Jasmine Benjamin, a 17-year-old nursing student at Valdosta State University, was found dead on a couch in her dorm’s common study area on November 18, after having been deceased for up to 15 hours. No one reported her missing or even noticed that she was lying on the couch dead, despite no one seeing her alive since November 16. But friends and fellow students were quick to offer Jasmine's parents their condolences on Facebook, even though her parents had not been notified by the school or authorities of their daughter's death, which is now being treated as a homicide.
Valdosta State University’s standard procedure is to contact the police in the deceased student’s hometown and have the notification given in person to a student’s parents, which is the way it should be. The Gwinnett County Sheriff’s department notified Jasmine’s mother, Judith Brogdon, and stepfather, James Jackson, in person, but by the time notification arrived, the parents already knew via Facebook.

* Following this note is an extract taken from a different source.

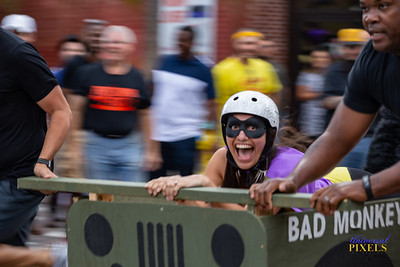 Big Monster Bed Race-102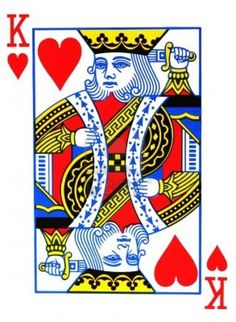 king of hearts is my favorite card, I enjoy playing cards and magic tricks, plus i always kinda wondered why they decided to have him stabbing himself? it just makes me think. Hearts Playing Cards, Playing Cards Art, King Of Hearts Card, Queen Of Hearts, Reference Images, Art Reference, Las Vegas, Image King, Graffiti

Can you imagine checking your Facebook page and seeing a rest in peace notification in your Timeline from one of your daughter’s schoolmates? As a mother myself, I can only imagine that it must have been shocking and horrific. Her parents were probably out of their minds with worry trying to reach someone, anyone at the university to check on their daughter.
I remember holiday weeks being a zoo at college; students coming and going all week long, depending on when their classes ended for the week. It was a constant trickle. It would be fairly easy for someone to go missing and not be noticed.

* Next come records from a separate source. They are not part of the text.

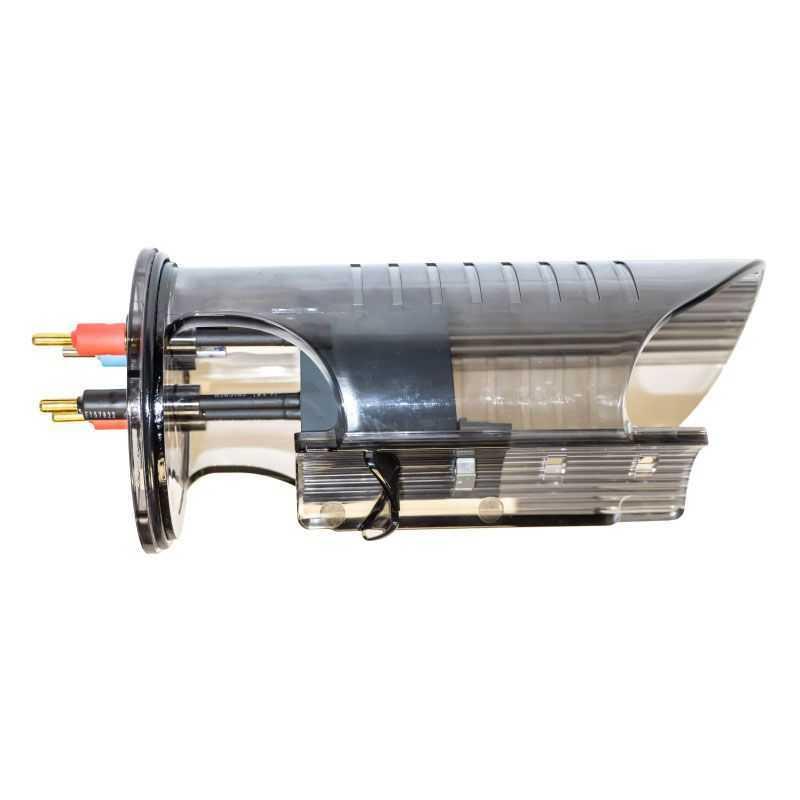 Electrode électrolyseur au sel TRi 18 Zodiac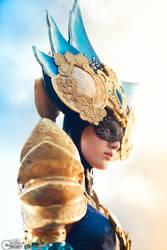 Guild Wars 2 - Mystique by elliria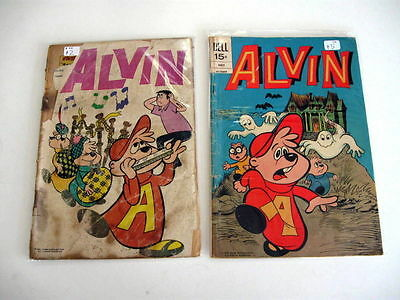 *ALVIN AND THE CHIPMUNKS LOT 4 Books Guide $31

However, a gigantic ball has been dropped when there is enough lag time between discovering a dead body and notifying next of kin that strangers have enough time to learn of the tragedy and post about it, especially when the loved ones have no idea anything is even wrong. We live in a society where social media reigns supreme and people know things instantly, sometimes even before those involved know what’s going on.
Benjamin’s parents are distraught that they found out about their child’s death via Facebook and the lack of communication that they have had from the university and the authorities since. Who could blame them? No parent should ever have to find out about his or her child’s death -- and even worse, possible murder!!! -- in this impersonal and disrespectful way. Parents deserve to be notified by authorities before the general public and never in this macabre public manner.
Have you ever received important news on social media that you felt should have come in person?